Red-cell bound anti-A is more efficient than anti-B in competition for fluid phase complement

Lysis of group A and B erythrocytes by human complement was studied by an anti-A (BRIC.131) and an anti-B (BRIC.30) IgM monoclonal antibody in a 51Cr-release assay. The relative concentration of membrane-bound immunoglobulins was detected by flow cytometric analysis, and the amount of C1q and C3 bound to the sensitized red cells was measured by using purified, 125I-labelled molecules. The direct haemolysis was identical with both reagents in the presence of excess and suboptimal complement over a wide range of antibody concentration (between 50 and 7000 ng/ml).

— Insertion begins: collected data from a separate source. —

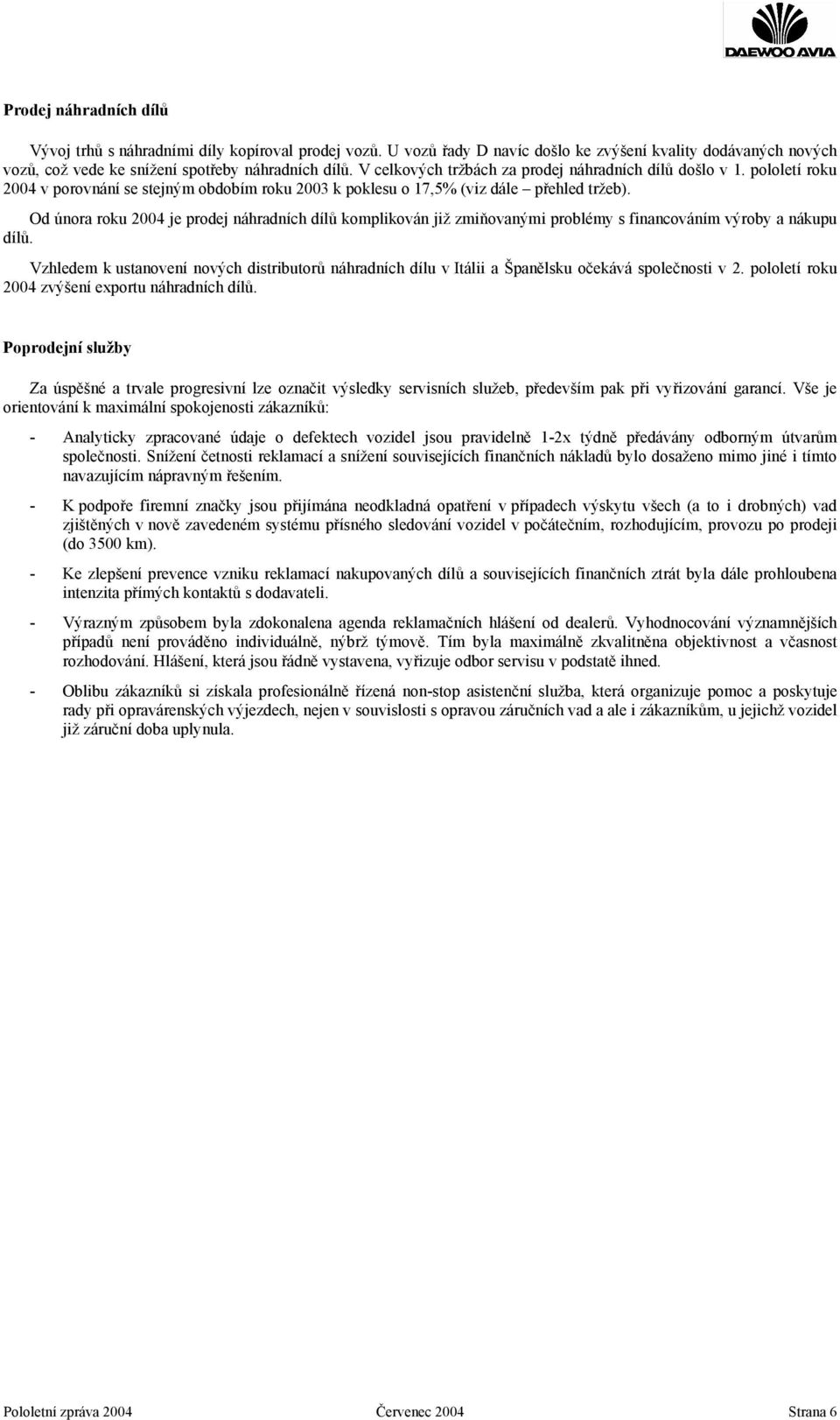 DAEWOO AVIA

Prodej náhradních dílů

Vývoj trhů s náhradními díly kopíroval prodej vozů. U vozů řady D navíc došlo ke zvýšení kvality dodávaných nových vozů, což vede ke snížení spotřeby náhradních dílů. V celkových tržbách za prodej náhradních dílů došlo v 1. pololetí roku 2004 v porovnání se stejným obdobím roku 2003 k poklesu o 17,5% (viz dále – přehled tržeb).

Od února roku 2004 je prodej náhradních dílů komplikován již zmiňovanými problémy s financováním výroby a nákupu dílů.

Vzhledem k ustanovení nových distributorů náhradních dílu v Itálii a Španělsku očekává společnosti v 2. pololetí roku 2004 zvýšení exportu náhradních dílů.

Poprodejní služby

Za úspěšné a trvale progresivní lze označit výsledky servisních služeb, především pak při vyřizování garancí. Vše je orientování k maximální spokojenosti zákazníků:

- Analyticky zpracované údaje o defektech vozidel jsou pravidelně 1-2x týdně předávány odborným útvarům společnosti. Snížení četnosti reklamací a snížení souvisejících finančních nákladů bylo dosaženo mimo jiné i tímto navazujícím nápravným řešením.

- K podpoře firemní značky jsou přijímána neodkladná opatření v případech výskytu všech (a to i drobných) vad zjištěných v nově zavedeném systému přísného sledování vozidel v počátečním, rozhodujícím, provozu po prodeji (do 3500 km).

- Ke zlepšení prevence vzniku reklamací nakupovaných dílů a souvisejících finančních ztrát byla dále prohloubena intenzita přímých kontaktů s dodavateli.

- Výrazným způsobem byla zdokonalena agenda reklamačních hlášení od dealerů. Vyhodnocování významnějších případů není prováděno individuálně, nýbrž týmově. Tím byla maximálně zkvalitněna objektivnost a včasnost rozhodování. Hlášení, která jsou řádně vystavena, vyřizuje odbor servisu v podstatě ihned.

- Oblibu zákazníků si získala profesionálně řízená non-stop asistenční služba, která organizuje pomoc a poskytuje rady při opravárenských výjezdech, nejen v souvislosti s opravou záručních vad a ale i zákazníkům, u jejichž vozidel již záruční doba uplynula.

Pololetní zpráva 2004 Červenec 2004 Strana 6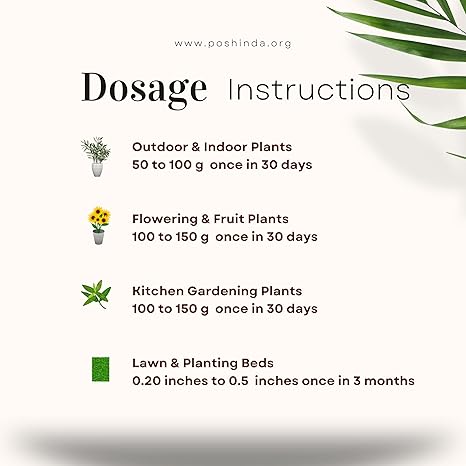 www.poshinda.org

Dosage Instructions

Outdoor & Indoor Plants
50 to 100 g once in 30 days

Flowering & Fruit Plants
100 to 150 g once in 30 days

Kitchen Gardening Plants
100 to 150 g once in 30 days

Lawn & Planting Beds
0.20 inches to 0.5 inches once in 3 months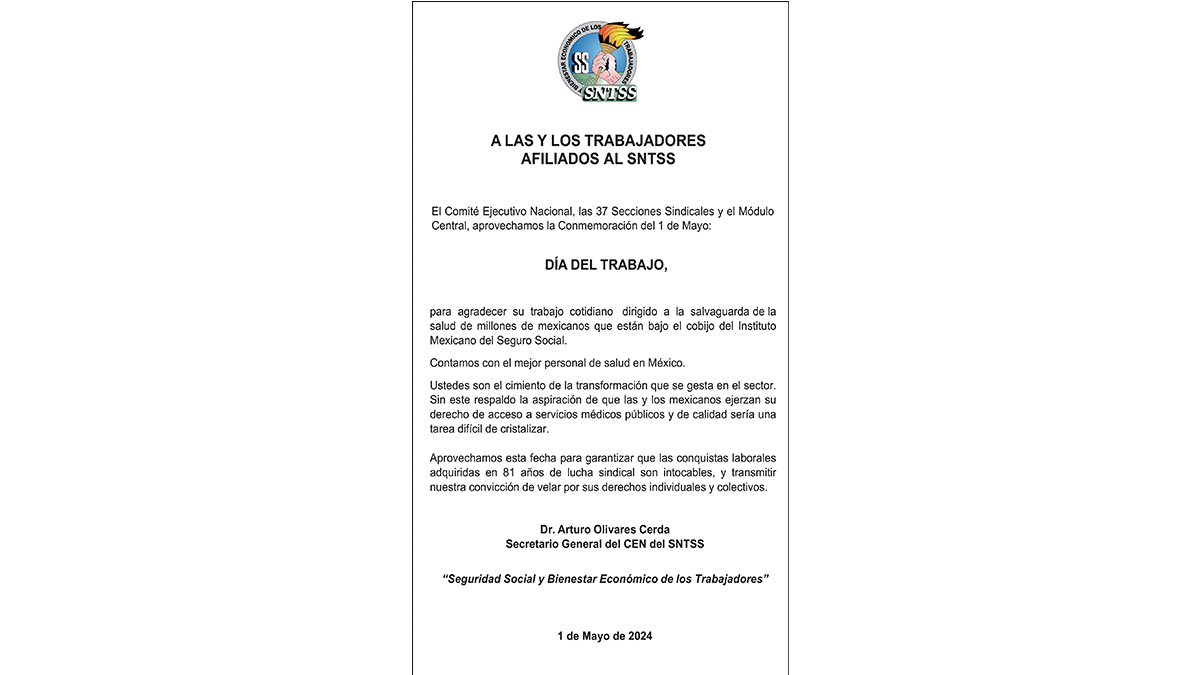 BIENESTAR ECONÓMICO DE LOS TRABAJADORES
SS
SNTSS

A LAS Y LOS TRABAJADORES
AFILIADOS AL SNTSS

El Comité Ejecutivo Nacional, las 37 Secciones Sindicales y el Módulo Central, aprovechamos la Conmemoración del 1 de Mayo:

DÍA DEL TRABAJO,

para agradecer su trabajo cotidiano dirigido a la salvaguarda de la salud de millones de mexicanos que están bajo el cobijo del Instituto Mexicano del Seguro Social.

Contamos con el mejor personal de salud en México.

Ustedes son el cimiento de la transformación que se gesta en el sector. Sin este respaldo la aspiración de que las y los mexicanos ejerzan su derecho de acceso a servicios médicos públicos y de calidad sería una tarea difícil de cristalizar.

Aprovechamos esta fecha para garantizar que las conquistas laborales adquiridas en 81 años de lucha sindical son intocables, y transmitir nuestra convicción de velar por sus derechos individuales y colectivos.

Dr. Arturo Olivares Cerda
Secretario General del CEN del SNTSS

"Seguridad Social y Bienestar Económico de los Trabajadores"

1 de Mayo de 2024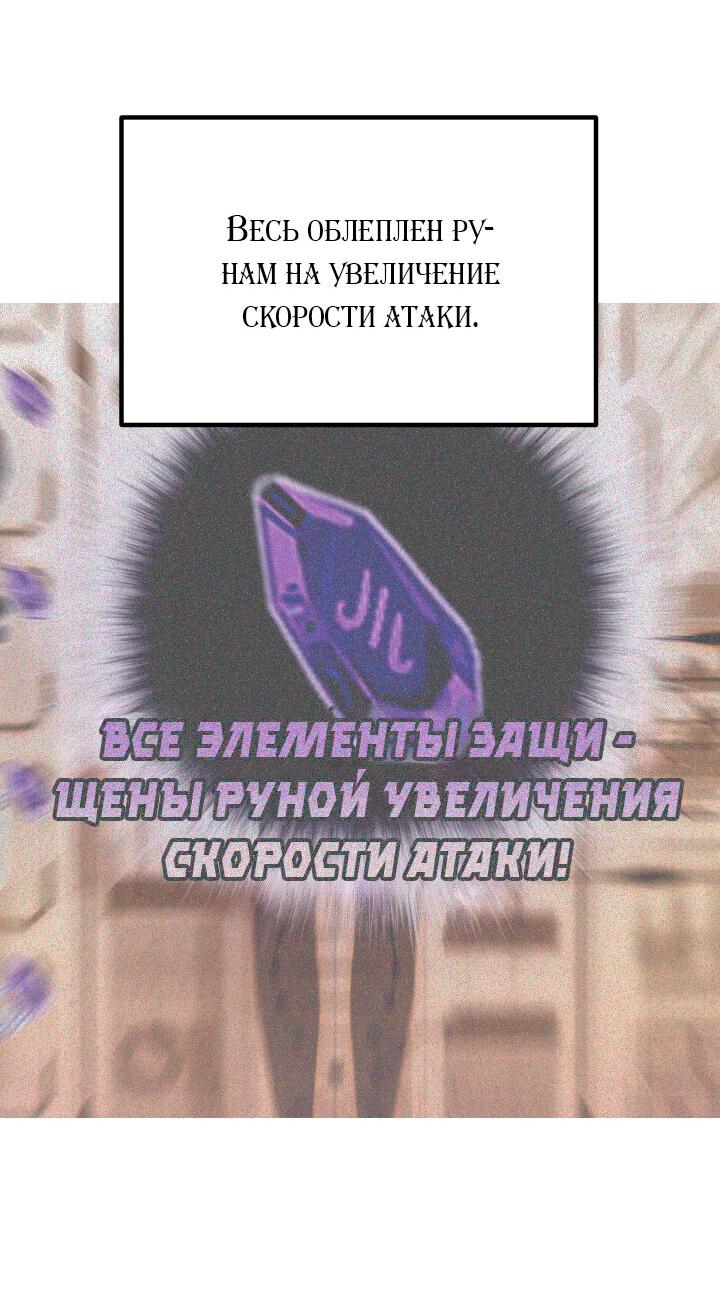 Весь облеплен рунам на увеличение скорости атаки.

ВСЕ ЭЛЕМЕНТЫ ЗАЩИЩЕНЫ РУНОЙ УВЕЛИЧЕНИЯ СКОРОСТИ АТАКИ!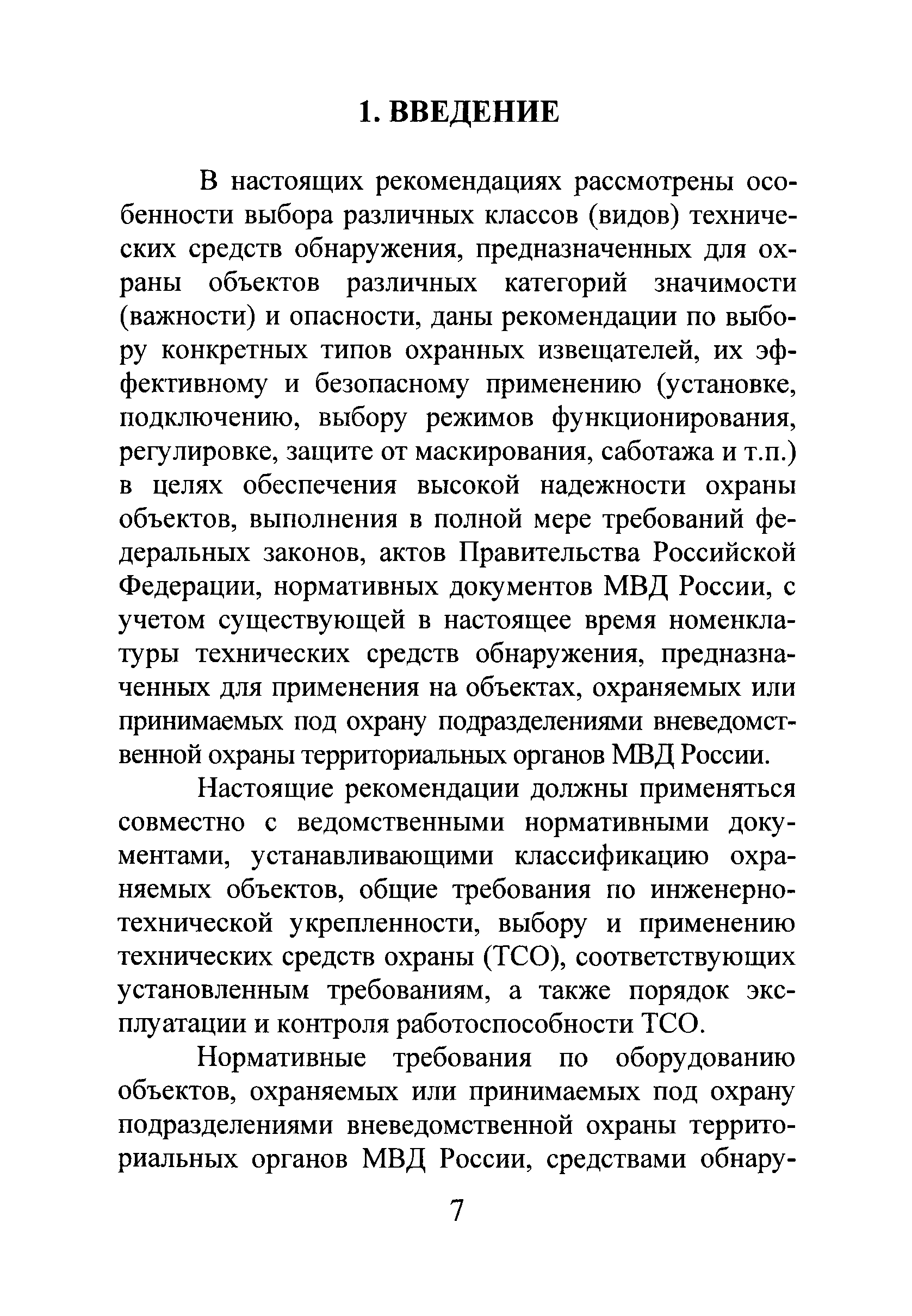 1. ВВЕДЕНИЕ

В настоящих рекомендациях рассмотрены особенности выбора различных классов (видов) технических средств обнаружения, предназначенных для охраны объектов различных категорий значимости (важности) и опасности, даны рекомендации по выбору конкретных типов охранных извещателей, их эффективному и безопасному применению (установке, подключению, выбору режимов функционирования, регулировке, защите от маскирования, саботажа и т.п.) в целях обеспечения высокой надежности охраны объектов, выполнения в полной мере требований федеральных законов, актов Правительства Российской Федерации, нормативных документов МВД России, с учетом существующей в настоящее время номенклатуры технических средств обнаружения, предназначенных для применения на объектах, охраняемых или принимаемых под охрану подразделениями вневедомственной охраны территориальных органов МВД России.

Настоящие рекомендации должны применяться совместно с ведомственными нормативными документами, устанавливающими классификацию охраняемых объектов, общие требования по инженерно-технической укрепленности, выбору и применению технических средств охраны (ТСО), соответствующих установленным требованиям, а также порядок эксплуатации и контроля работоспособности ТСО.

Нормативные требования по оборудованию объектов, охраняемых или принимаемых под охрану подразделениями вневедомственной охраны территориальных органов МВД России, средствами обнару-

7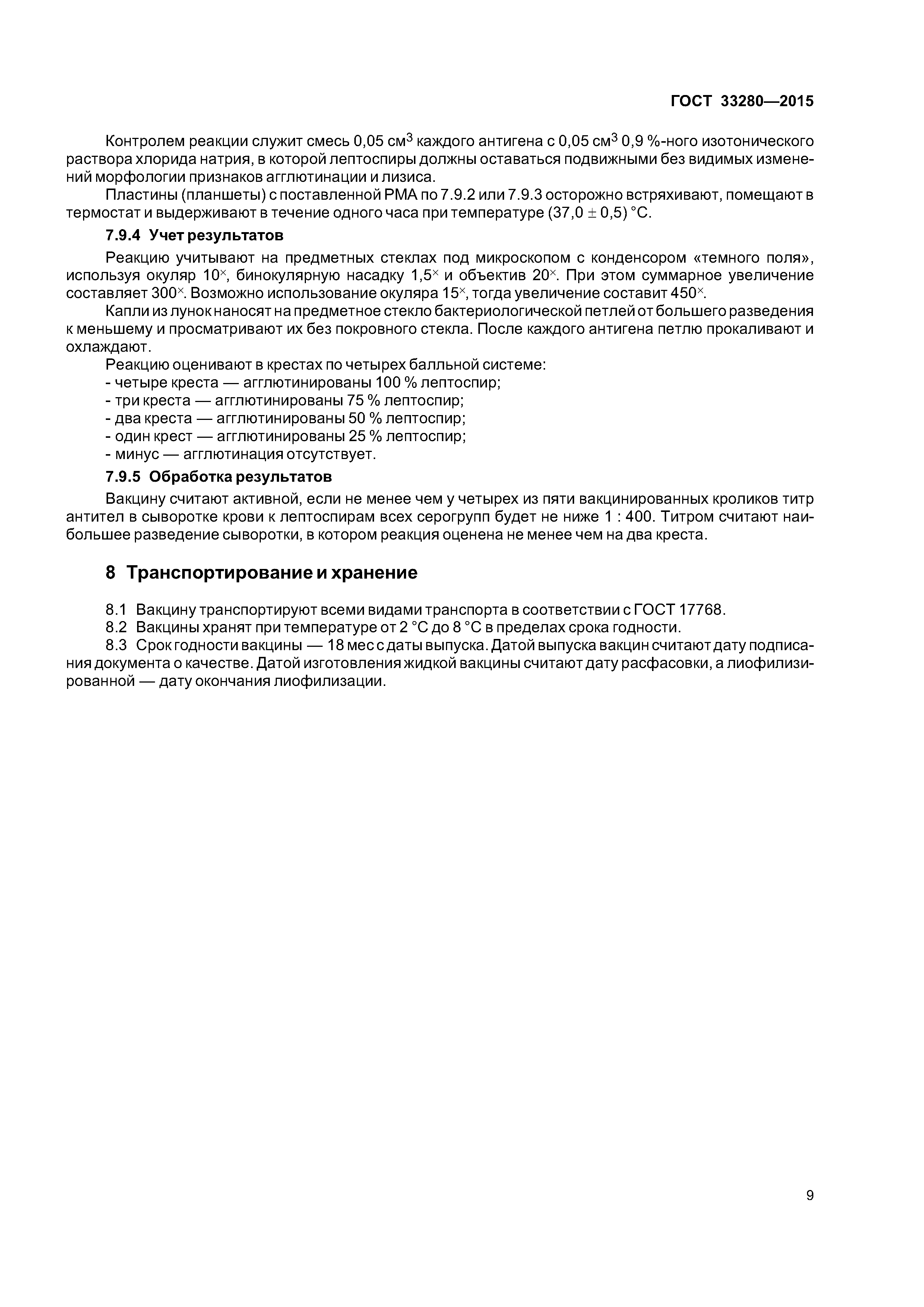 ГОСТ 33280—2015

Контролем реакции служит смесь 0,05 см$^3$ каждого антигена с 0,05 см$^3$ 0,9 %-ного изотонического раствора хлорида натрия, в которой лептоспиры должны оставаться подвижными без видимых изменений морфологии признаков агглютинации и лизиса.

Пластины (планшеты) с поставленной РМА по 7.9.2 или 7.9.3 осторожно встряхивают, помещают в термостат и выдерживают в течение одного часа при температуре $(37,0 \pm 0,5)$ °С.

7.9.4 Учет результатов

Реакцию учитывают на предметных стеклах под микроскопом с конденсором «темного поля», используя окуляр $10^{\times}$, бинокулярную насадку $1,5^{\times}$ и объектив $20^{\times}$. При этом суммарное увеличение составляет $300^{\times}$. Возможно использование окуляра $15^{\times}$, тогда увеличение составит $450^{\times}$.

Капли из лунок наносят на предметное стекло бактериологической петлей от большего разведения к меньшему и просматривают их без покровного стекла. После каждого антигена петлю прокаливают и охлаждают.

Реакцию оценивают в крестах по четырех балльной системе:
- четыре креста — агглютинированы 100 % лептоспир;
- три креста — агглютинированы 75 % лептоспир;
- два креста — агглютинированы 50 % лептоспир;
- один крест — агглютинированы 25 % лептоспир;
- минус — агглютинация отсутствует.

7.9.5 Обработка результатов

Вакцину считают активной, если не менее чем у четырех из пяти вакцинированных кроликов титр антител в сыворотке крови к лептоспирам всех серогрупп будет не ниже 1 : 400. Титром считают наибольшее разведение сыворотки, в котором реакция оценена не менее чем на два креста.

8 Транспортирование и хранение

8.1 Вакцину транспортируют всеми видами транспорта в соответствии с ГОСТ 17768.
8.2 Вакцины хранят при температуре от 2 °С до 8 °С в пределах срока годности.
8.3 Срок годности вакцины — 18 мес с даты выпуска. Датой выпуска вакцин считают дату подписания документа о качестве. Датой изготовления жидкой вакцины считают дату расфасовки, а лиофилизированной — дату окончания лиофилизации.

9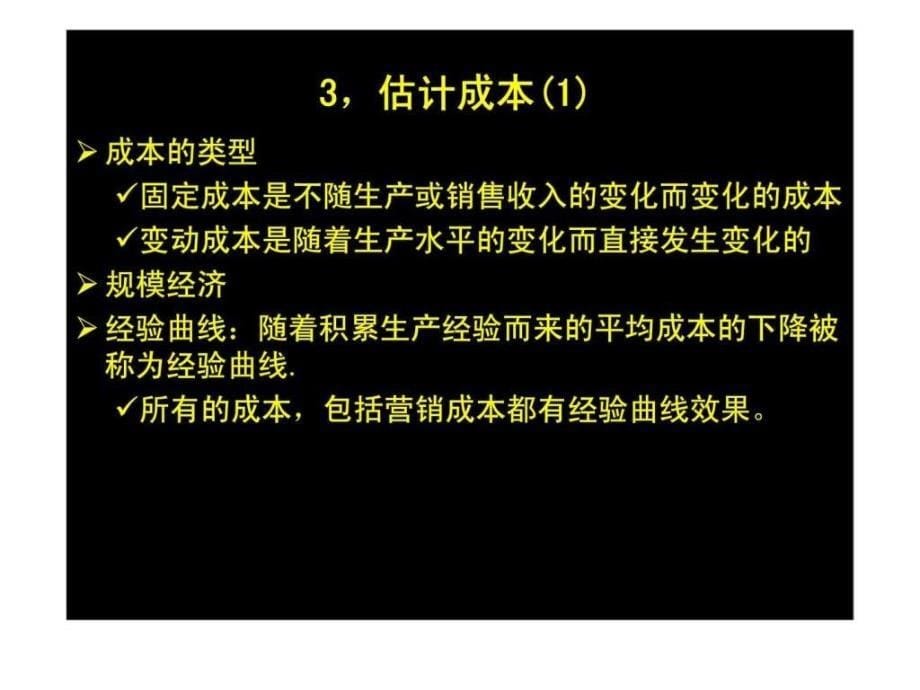 3，估计成本(1)

➢ 成本的类型

✓固定成本是不随生产或销售收入的变化而变化的成本

✓变动成本是随着生产水平的变化而直接发生变化的

➢ 规模经济

➢ 经验曲线：随着积累生产经验而来的平均成本的下降被称为经验曲线.

✓所有的成本，包括营销成本都有经验曲线效果。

The indirect effect of membrane-bound antibody, i.e. its influence on complement binding by sensitized bystander cells, was examined in a cold target competition assay in which sensitized, nonlabelled cells are present when complement is incubated with sensitized labelled cells. We have found that the competitive capacity of sensitized erythrocytes correlated with the amount of membrane-bound immunoglobulins. In accordance with our earlier findings, an equal level of target and competitor cell lysis was obtained only if the fluid phase anti-B antibody concentration was 2 to 4 times higher than that of the anti-A antibodies. We demonstrate in this paper that the different competitive activity of IgM anti-A and anti-B monoclonal antibodies might be accounted for by differences in their C1q and C3 binding capacities.